Luca Marx

Automata & Parallelism

Weighted automata have a peculiar kind of parallelism. In this post we will see how to exploit it to evaluate a function over many arguments at once, this will lead to a "poor-man's" version of Deutsch-Jozsa algorithm.

A few posts back we saw how to use weighted automata to compute real valued functions, in that post we encoded the domain of the function into a binary string and we took the computed weight as the output of the function. This time I want to discuss a different scheme.

Consider a function \(f(x)\) that takes an integer in the interval \([0, 2^{n}-1]\) and outputs a integer in \([0, 2^{m}-1]\), we can encode \(f\) into a deterministic finite automaton in this way

  1. encode both \(x\) and \(y=f(x)\) into binary strings
  2. concatenate them and construct the language

    \[L = \{ x \cdot y \, | \, x \in \{0,1\}^n, y = f(x) \}\]

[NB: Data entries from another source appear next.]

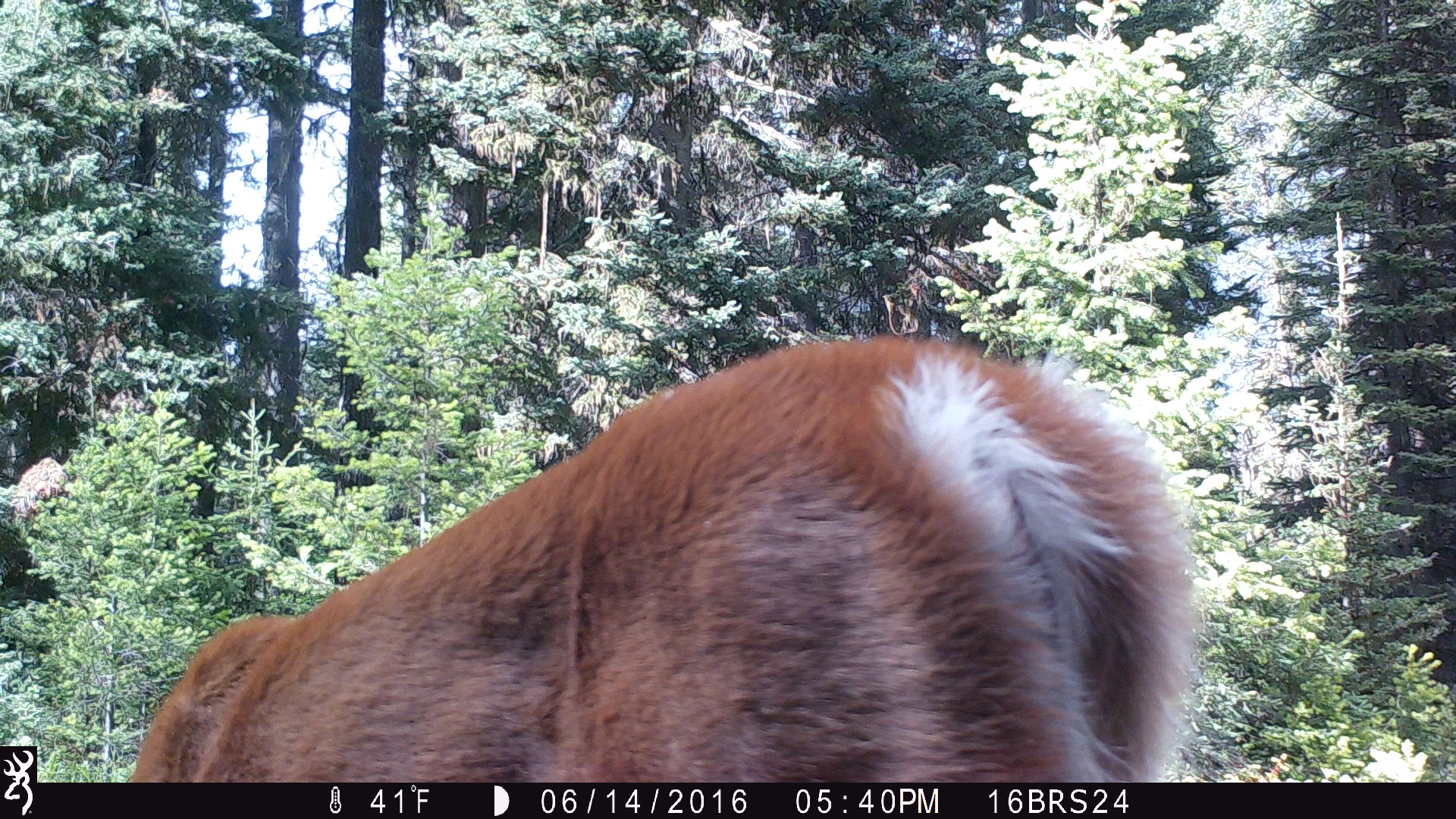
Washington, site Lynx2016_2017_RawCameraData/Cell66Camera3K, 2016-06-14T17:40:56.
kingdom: Animalia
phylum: Chordata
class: Mammalia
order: Artiodactyla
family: Cervidae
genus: Odocoileus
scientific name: Odocoileus virginianus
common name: white-tailed deer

  3. build the deterministic finite automaton that recognizes \(L\)

Let's see how it works with a simple example: \(f(x) = \lfloor x/2 \rfloor\)

f(0) = 0      f(4) = 2
f(1) = 0      f(5) = 2
f(2) = 1      f(6) = 3
f(3) = 1      f(7) = 3

encode \(x, f(x)\) into binary strings

f(000) = 00   f(100) = 10
f(001) = 00   f(101) = 10
f(010) = 01   f(110) = 11
f(011) = 01   f(111) = 11

construct the language

00000         10010
00100         10110
01001         11011
01101         11111

and finally build the automaton that recognizes it, we will be using the Brzozowski algorithm (all the code you will need for this post is here1)

from wfa import make_automaton_from_words

L = '00000 00100 01001 01101 10010 10110 11011 11111'
φ = make_automaton_from_words(L)
φ.diag('floor')

the result looks like this

floor.png

Note how you can trace a single path for each pair \((x, f(x))\) in the graph.

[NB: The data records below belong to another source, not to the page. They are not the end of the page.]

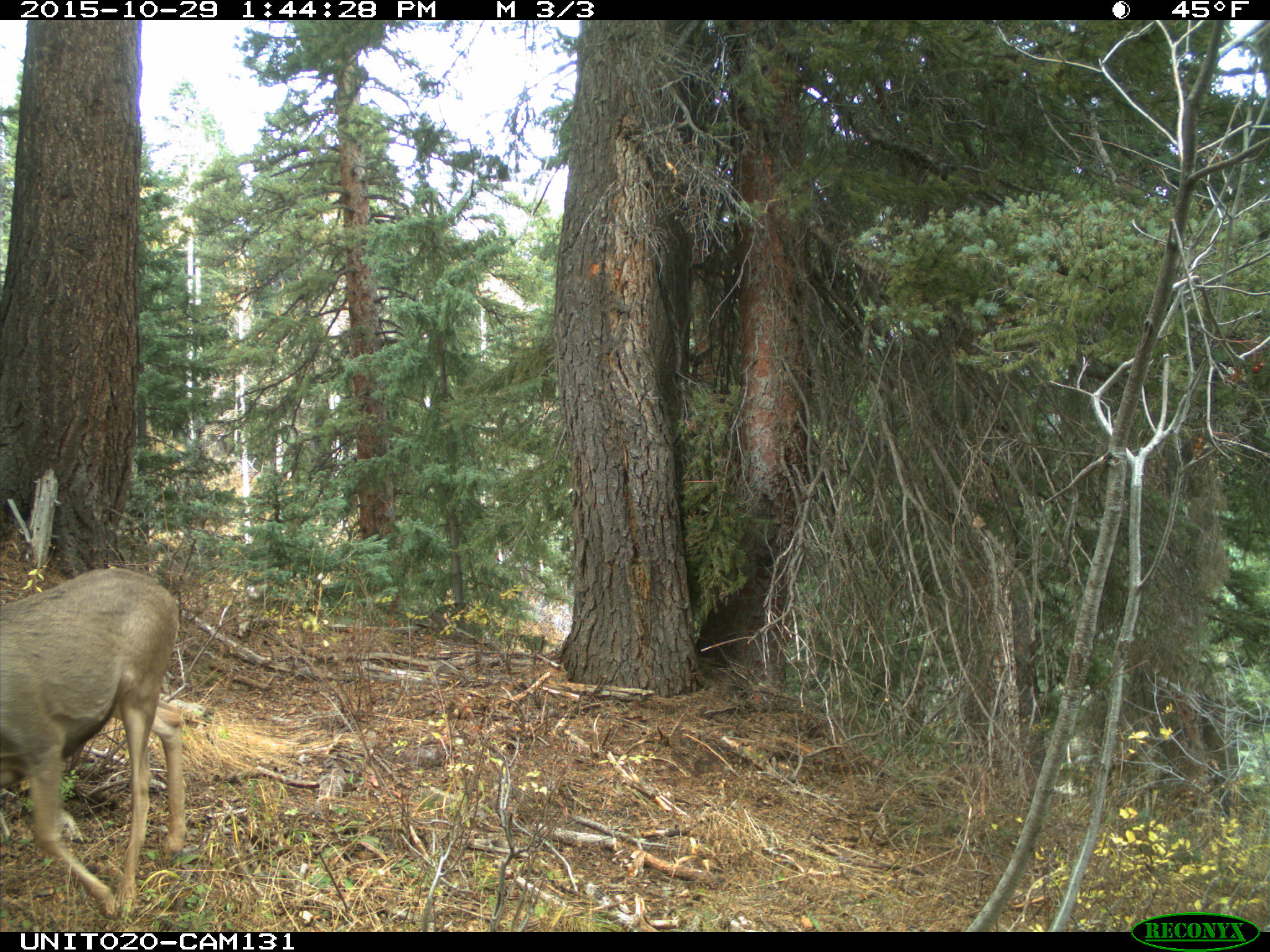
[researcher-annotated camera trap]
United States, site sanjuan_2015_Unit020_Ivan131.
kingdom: Animalia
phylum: Chordata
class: Mammalia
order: Artiodactyla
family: Cervidae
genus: Odocoileus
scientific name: Odocoileus hemionus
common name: mule deer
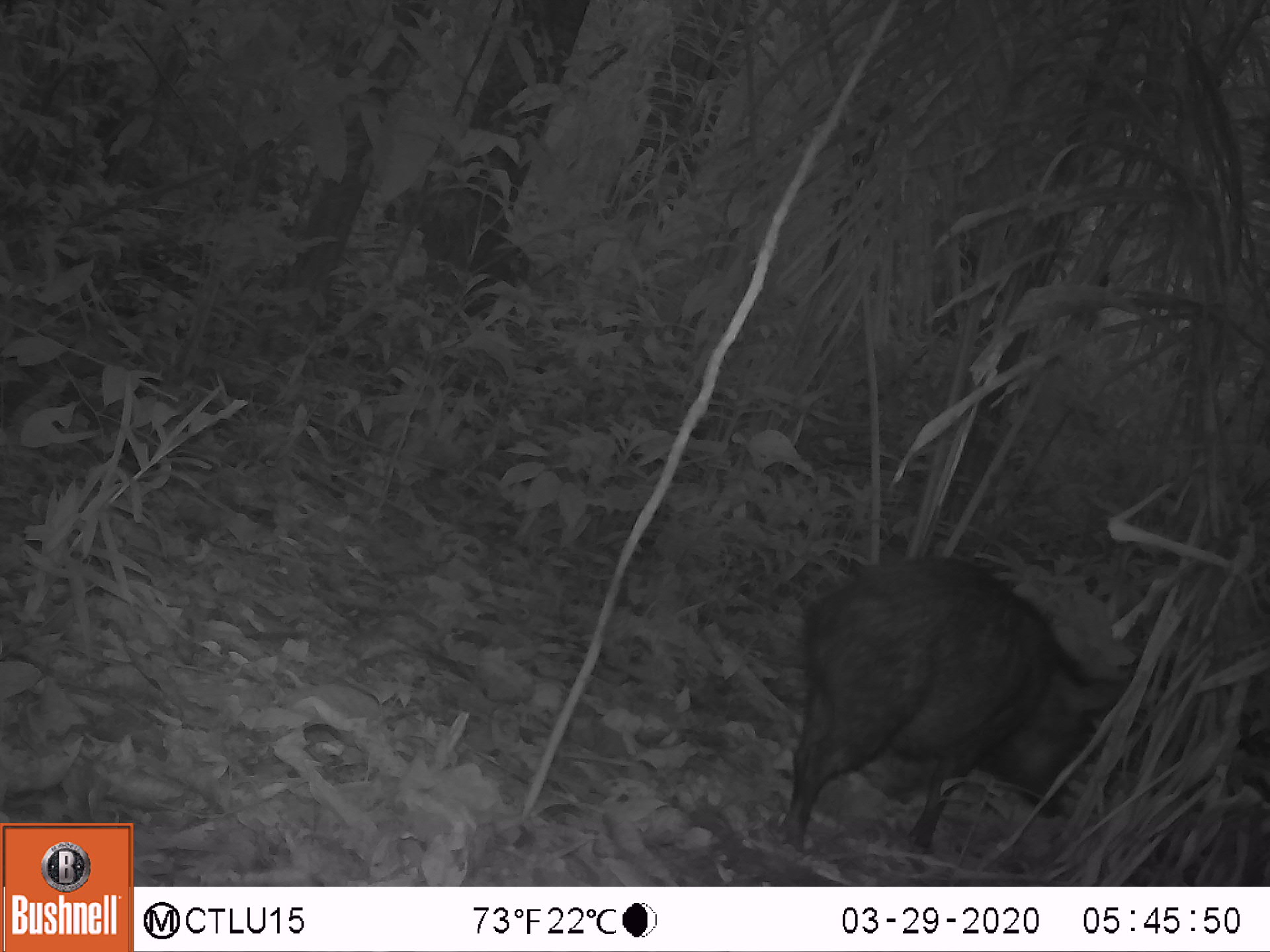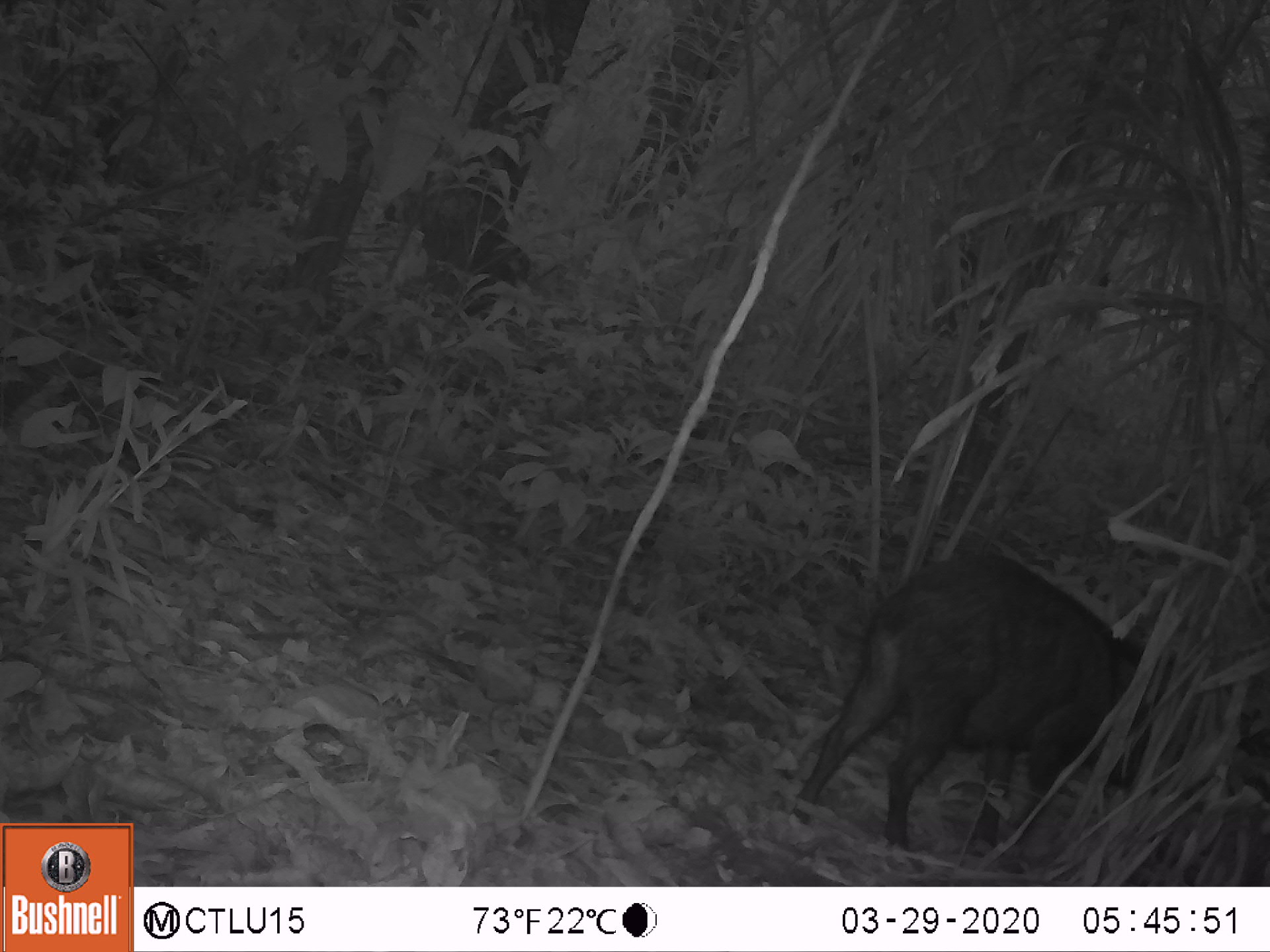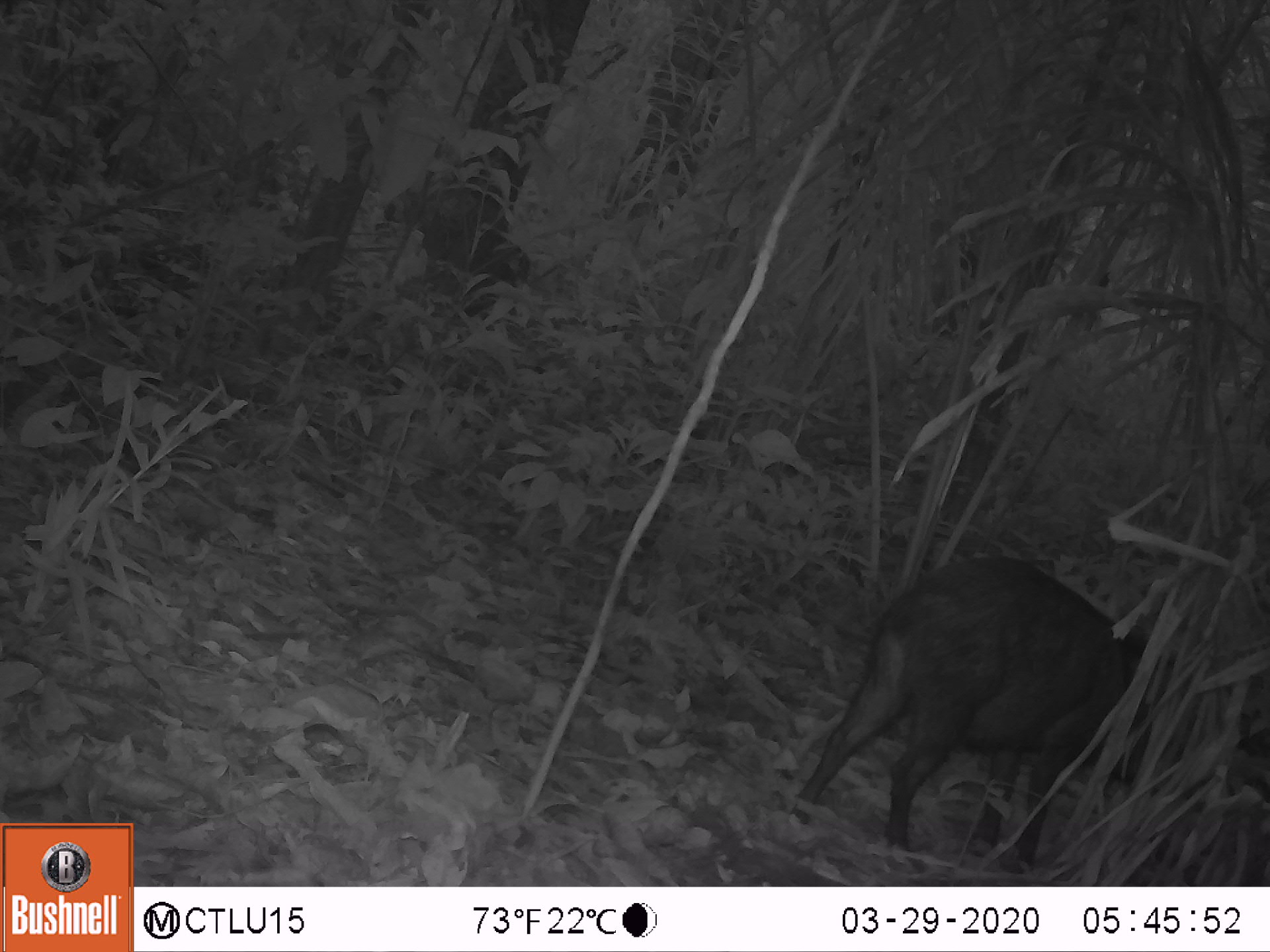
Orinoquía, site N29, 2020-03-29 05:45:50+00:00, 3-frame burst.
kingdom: Animalia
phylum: Chordata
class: Mammalia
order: Artiodactyla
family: Tayassuidae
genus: Pecari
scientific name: Pecari tajacu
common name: collared peccary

But now that we have smashed together \(x\) and \(f(x)\) can we still evaluate the function?

Yes: to evaluate \(f(x)\) we

  1. use the derivative operator \(\partial_x\)2 over the binary string encoding of \(x\): this is the same as tracing the path for \(x\) up to the state where the output \(f(x)\) begins.

    For example take \(x=5\) ('101') tracing the path in the graph you'll see that it leads to state \(s9\) just where the output \(y=2\) ('10') begins.

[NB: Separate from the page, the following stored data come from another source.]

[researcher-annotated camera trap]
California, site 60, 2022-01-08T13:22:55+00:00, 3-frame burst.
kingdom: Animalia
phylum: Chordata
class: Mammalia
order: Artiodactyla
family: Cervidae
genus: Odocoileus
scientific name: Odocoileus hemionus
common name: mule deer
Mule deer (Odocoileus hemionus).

    As expected the resulting automaton \(\partial_{101} \varphi\)

    φ.D('101').diag('f_101')
    
    f_101.png

    matches just the string '10'.

  2. take a sample from \(\partial_{101} \varphi\) to retrieve the value (or the values) from the automaton.

    There are more efficient ways to do it but here we just enumerate all the possible words and keep only those accepted by the automaton.

from itertools import product

# cycle through the possible values of x
for x in product(*[['0','1']]*3):
    # first derive
    y = φ.D(''.join(x))
    # then take a sample
    print(f"f({''.join(x)}) = {y.sample(2)}")
f(000) = 00
f(001) = 00
f(010) = 01
f(011) = 01
f(100) = 10
f(101) = 10
f(110) = 11
f(111) = 11

that's it, we have fully recovered \(f\) from the automaton \(\varphi\).


Up to this point we haven't seen any parallelism, \(\varphi\) is deterministic, it encodes the pairs \(x, f(x)\) into a single path in its graph, so no parallelism here.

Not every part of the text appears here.